How banks account for delinquent mortgages is the subject of ongoing debate among regulators, bankers and auditors.

Darrell Duffie, a finance professor at Stanford University's Graduate School of Business, said accounting rules give banks plenty of leeway to determine when to take losses.

"Banks are believed to be carrying a lot of loans at accounting levels well above their true market value," he said. "But once a property goes into foreclosure, their options have disappeared."
Timothy Ward, the deputy director of the Office of Thrift Supervision, went so far as to send a letter to chief executives in May reminding them that banks must account for losses when a loan is 180 days or more past due.

Charging off loans "only at foreclosure or when deemed uncollectible" is considered "weak" and not in accord with generally accepted accounting principles, Ward reminded bankers.

"This is the challenge the big banks have," said Fred Cannon, the co-director of research and chief equity strategist at KBW's Keefe, Bruyette & Woods in New York. "They're supposed to take the loss at 180 days, but the initial chargeoffs aren't that much and then we're seeing big REO losses" (when a loan has been reclassified as "real estate owned").

Robert Simpson, the founder and president of Investors Mortgage Asset Recovery Co., an audit and fraud analysis firm in Irvine, said bankers have little incentive to realize probable losses until forced to do so.

"No one is encouraging banks to quickly book $75 million in losses and then take the heat for it, since they wouldn't have a job for very long," he said.

Standard & Poor's said Tuesday that its S&P/Case-Shiller index of national home prices rose 2.9% in the second quarter from the first.

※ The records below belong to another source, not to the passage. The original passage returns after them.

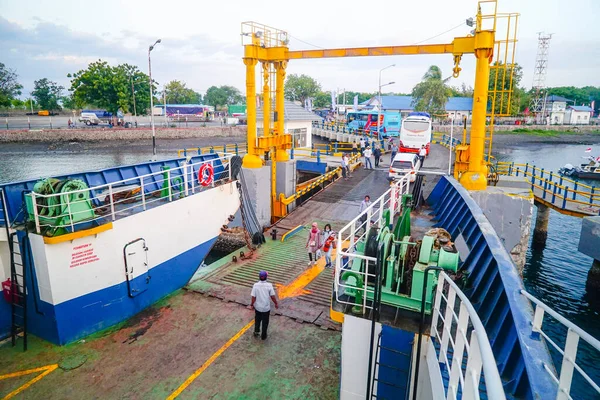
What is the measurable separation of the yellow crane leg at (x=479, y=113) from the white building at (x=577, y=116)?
106129mm

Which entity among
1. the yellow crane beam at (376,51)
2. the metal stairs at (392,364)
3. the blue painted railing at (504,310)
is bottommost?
the metal stairs at (392,364)

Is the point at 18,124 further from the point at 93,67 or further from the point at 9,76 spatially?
the point at 9,76

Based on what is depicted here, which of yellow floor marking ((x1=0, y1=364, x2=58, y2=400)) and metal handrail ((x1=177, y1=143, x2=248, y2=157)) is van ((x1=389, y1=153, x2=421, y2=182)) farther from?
yellow floor marking ((x1=0, y1=364, x2=58, y2=400))

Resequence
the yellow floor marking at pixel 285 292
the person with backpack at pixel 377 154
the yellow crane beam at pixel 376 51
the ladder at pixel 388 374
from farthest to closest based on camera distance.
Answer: the person with backpack at pixel 377 154
the yellow crane beam at pixel 376 51
the yellow floor marking at pixel 285 292
the ladder at pixel 388 374

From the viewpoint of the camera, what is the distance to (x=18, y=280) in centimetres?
816

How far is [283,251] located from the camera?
13.1 metres

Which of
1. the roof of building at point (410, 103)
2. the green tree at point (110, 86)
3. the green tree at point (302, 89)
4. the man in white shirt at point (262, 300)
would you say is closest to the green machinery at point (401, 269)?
the man in white shirt at point (262, 300)

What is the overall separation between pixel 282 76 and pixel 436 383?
15498mm

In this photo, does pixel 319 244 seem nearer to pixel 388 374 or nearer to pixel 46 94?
pixel 388 374

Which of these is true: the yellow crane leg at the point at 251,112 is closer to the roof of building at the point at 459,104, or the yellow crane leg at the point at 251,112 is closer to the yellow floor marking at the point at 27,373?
the yellow floor marking at the point at 27,373

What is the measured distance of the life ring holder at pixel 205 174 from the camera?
37.2 feet

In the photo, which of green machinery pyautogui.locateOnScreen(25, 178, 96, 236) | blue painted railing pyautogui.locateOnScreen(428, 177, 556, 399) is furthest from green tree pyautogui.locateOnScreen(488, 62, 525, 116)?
green machinery pyautogui.locateOnScreen(25, 178, 96, 236)

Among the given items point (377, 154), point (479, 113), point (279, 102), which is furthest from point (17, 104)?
point (479, 113)

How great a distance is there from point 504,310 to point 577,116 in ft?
387
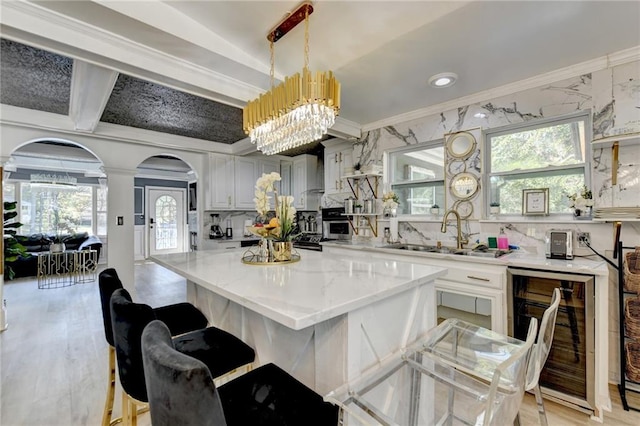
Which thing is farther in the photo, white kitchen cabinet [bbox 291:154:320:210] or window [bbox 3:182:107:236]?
window [bbox 3:182:107:236]

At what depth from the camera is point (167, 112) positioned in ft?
10.8

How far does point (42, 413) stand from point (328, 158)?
395 centimetres

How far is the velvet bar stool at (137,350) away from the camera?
1.12m

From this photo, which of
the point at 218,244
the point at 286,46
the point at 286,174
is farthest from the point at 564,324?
the point at 286,174

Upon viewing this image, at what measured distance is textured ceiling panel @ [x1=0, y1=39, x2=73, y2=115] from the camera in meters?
2.08

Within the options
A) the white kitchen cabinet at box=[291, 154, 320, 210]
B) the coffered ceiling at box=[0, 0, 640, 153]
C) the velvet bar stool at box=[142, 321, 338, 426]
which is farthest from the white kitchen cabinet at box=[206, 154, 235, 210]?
the velvet bar stool at box=[142, 321, 338, 426]

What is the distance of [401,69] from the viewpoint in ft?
7.66

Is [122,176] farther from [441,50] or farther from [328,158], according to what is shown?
[441,50]

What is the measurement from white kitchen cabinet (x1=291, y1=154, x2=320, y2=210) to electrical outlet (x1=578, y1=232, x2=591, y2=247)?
146 inches

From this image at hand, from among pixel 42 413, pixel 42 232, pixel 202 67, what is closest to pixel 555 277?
pixel 202 67

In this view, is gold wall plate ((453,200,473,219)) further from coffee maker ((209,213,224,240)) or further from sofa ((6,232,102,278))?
sofa ((6,232,102,278))

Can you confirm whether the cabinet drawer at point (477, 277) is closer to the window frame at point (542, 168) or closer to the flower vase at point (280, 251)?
the window frame at point (542, 168)

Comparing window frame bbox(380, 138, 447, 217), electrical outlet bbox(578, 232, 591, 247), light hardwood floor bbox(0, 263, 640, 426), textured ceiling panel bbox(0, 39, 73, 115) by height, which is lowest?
light hardwood floor bbox(0, 263, 640, 426)

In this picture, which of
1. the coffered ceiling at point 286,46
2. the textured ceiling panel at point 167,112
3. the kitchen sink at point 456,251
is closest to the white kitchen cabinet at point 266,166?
the textured ceiling panel at point 167,112
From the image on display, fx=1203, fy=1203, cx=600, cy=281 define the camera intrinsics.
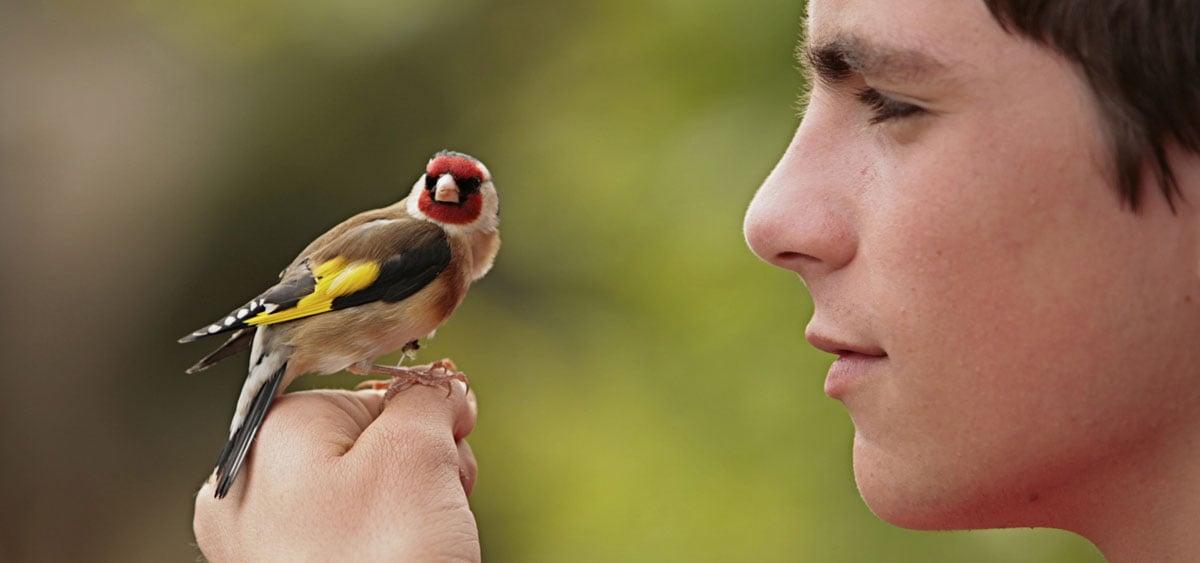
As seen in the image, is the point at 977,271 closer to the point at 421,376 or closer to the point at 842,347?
the point at 842,347

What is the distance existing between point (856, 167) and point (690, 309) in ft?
6.23

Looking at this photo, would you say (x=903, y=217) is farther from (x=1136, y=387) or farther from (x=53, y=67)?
(x=53, y=67)

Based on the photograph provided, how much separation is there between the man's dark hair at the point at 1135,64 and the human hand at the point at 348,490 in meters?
0.62

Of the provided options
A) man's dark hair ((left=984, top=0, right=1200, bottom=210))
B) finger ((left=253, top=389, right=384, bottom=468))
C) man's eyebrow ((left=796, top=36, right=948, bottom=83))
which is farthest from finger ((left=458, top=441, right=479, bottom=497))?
man's dark hair ((left=984, top=0, right=1200, bottom=210))

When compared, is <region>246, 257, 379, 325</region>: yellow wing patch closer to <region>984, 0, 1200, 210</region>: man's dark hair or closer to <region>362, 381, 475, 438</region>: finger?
<region>362, 381, 475, 438</region>: finger

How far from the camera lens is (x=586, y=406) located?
307cm

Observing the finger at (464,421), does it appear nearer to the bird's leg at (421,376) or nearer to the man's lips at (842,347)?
the bird's leg at (421,376)

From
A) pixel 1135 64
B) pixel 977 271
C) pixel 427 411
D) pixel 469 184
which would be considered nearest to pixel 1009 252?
pixel 977 271


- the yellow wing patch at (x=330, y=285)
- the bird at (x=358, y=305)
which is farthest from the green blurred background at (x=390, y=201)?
the yellow wing patch at (x=330, y=285)

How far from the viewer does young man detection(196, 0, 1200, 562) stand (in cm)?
84

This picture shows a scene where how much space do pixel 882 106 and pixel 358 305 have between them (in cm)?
73

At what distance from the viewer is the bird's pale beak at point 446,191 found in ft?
5.24

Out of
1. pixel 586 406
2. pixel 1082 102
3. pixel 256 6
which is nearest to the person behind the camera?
pixel 1082 102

It was the first sequential rise in the index in three years. Compared to a year earlier, the gauge dropped 14.9% — a slower year-over-year decline than in the first quarter.

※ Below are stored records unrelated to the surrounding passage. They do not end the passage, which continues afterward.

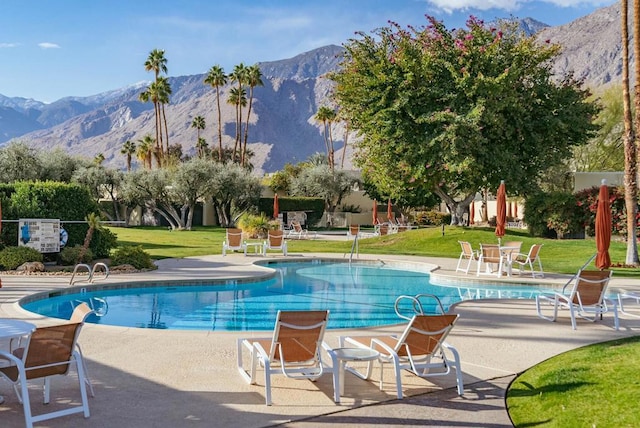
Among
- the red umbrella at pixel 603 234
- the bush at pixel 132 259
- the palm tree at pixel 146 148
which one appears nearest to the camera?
the red umbrella at pixel 603 234

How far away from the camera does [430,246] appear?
25125mm

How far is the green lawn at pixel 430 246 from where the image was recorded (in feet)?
66.3

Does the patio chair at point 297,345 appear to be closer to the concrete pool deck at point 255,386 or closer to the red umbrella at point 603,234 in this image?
the concrete pool deck at point 255,386

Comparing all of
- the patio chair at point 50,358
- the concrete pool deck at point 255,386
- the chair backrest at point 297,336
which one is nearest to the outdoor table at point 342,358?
the concrete pool deck at point 255,386

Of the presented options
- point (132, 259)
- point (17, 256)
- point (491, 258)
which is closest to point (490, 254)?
point (491, 258)

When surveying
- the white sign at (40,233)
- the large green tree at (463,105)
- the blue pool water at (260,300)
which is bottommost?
the blue pool water at (260,300)

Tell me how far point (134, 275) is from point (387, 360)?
10.3 m

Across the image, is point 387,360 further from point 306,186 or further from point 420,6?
point 420,6

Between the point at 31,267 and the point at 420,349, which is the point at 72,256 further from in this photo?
the point at 420,349

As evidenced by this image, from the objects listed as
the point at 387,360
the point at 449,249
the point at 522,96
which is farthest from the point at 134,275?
the point at 522,96

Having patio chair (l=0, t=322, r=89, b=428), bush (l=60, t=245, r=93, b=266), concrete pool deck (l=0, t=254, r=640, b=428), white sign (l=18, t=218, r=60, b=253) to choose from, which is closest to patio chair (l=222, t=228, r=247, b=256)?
bush (l=60, t=245, r=93, b=266)

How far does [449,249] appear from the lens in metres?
24.2

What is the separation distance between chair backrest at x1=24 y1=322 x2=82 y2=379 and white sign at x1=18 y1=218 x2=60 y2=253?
39.0ft

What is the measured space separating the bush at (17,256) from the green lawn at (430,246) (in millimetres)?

But in a note to clients, economists at Morgan Stanley wrote, "we do not believe that prices are actually improving for any part of the housing market, except possibly certain foreclosure markets due to a shortage of foreclosed inventory from the recent drop-off in liquidations. … This drop-off has nothing to do with fewer people becoming delinquent. … Instead, it has to do with banks and servicers reducing the rate at which they take back the properties."

Data released last week by the Mortgage Bankers Association showed delinquent loans growing at a brisk pace. In the second quarter, roughly 4.2 million borrowers were 90 days or more delinquent on their mortgages (a delinquency rate of 9.24%, up from 6.41% a year earlier), the trade group said. By contrast, foreclosures were initiated on just 612,000 homes (a foreclosure start rate of 1.36%, up from 1.08% a year earlier).

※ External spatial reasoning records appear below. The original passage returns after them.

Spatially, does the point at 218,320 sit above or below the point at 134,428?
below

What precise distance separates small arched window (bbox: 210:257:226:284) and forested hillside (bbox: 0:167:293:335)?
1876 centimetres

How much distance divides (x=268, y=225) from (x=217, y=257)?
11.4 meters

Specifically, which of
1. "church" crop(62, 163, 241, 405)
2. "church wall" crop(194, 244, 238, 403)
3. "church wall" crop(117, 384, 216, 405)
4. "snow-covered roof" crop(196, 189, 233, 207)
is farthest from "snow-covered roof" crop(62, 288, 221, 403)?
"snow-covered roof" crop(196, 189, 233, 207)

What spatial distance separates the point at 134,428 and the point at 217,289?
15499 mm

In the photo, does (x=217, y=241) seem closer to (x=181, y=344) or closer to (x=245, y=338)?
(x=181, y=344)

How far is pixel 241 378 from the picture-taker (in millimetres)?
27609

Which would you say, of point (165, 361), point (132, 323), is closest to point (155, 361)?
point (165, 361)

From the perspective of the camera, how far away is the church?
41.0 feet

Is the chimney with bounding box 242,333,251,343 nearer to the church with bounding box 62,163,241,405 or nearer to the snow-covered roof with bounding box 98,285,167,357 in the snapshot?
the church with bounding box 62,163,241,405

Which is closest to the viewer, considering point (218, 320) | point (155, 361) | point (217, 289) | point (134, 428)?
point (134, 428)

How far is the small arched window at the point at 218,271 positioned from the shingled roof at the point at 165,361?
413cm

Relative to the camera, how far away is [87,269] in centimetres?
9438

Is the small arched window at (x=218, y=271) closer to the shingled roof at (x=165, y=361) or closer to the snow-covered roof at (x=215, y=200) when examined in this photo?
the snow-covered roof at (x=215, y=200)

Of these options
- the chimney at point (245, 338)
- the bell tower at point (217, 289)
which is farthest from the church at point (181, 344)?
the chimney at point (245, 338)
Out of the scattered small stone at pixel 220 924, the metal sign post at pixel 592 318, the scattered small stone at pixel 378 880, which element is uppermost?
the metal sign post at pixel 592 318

Michael Brauneis, the director of regulatory risk consulting at Protiviti, a unit of Robert Half International in Menlo Park, Calif., said that, despite the high redefault rate on modified loans, banks now see an advantage in modifying instead of foreclosing "because it cures the delinquency and they may get par value out of the loan, if property values are stable. Even if they get [only] a few payments, if property values go up, they could do a bit better once they take out the borrower."

The flip side is: "The more foreclosures there are, the worse the losses become down the road," he said.

Though deferring foreclosures may help bridge a period of depressed revenues, losses still must be tallied eventually, said Cannon of Keefe Bruyette.

"One of the oldest lines in banking is 'the first loss is the best loss,'" he said. "That's what most lenders believe, but the question is, are they abiding by their own rule?"

Bill Garland, a senior vice president at Fiserv Home Retention Solutions, a unit of Fiserv in Brookfield, Wis., said many large banks have cut back on loan-loss reserves because they now see a rebound in housing prices, a move he called possibly shortsighted.

"People want to believe we're at the bottom, even though there's still a lot of REO inventory coming our way," he said.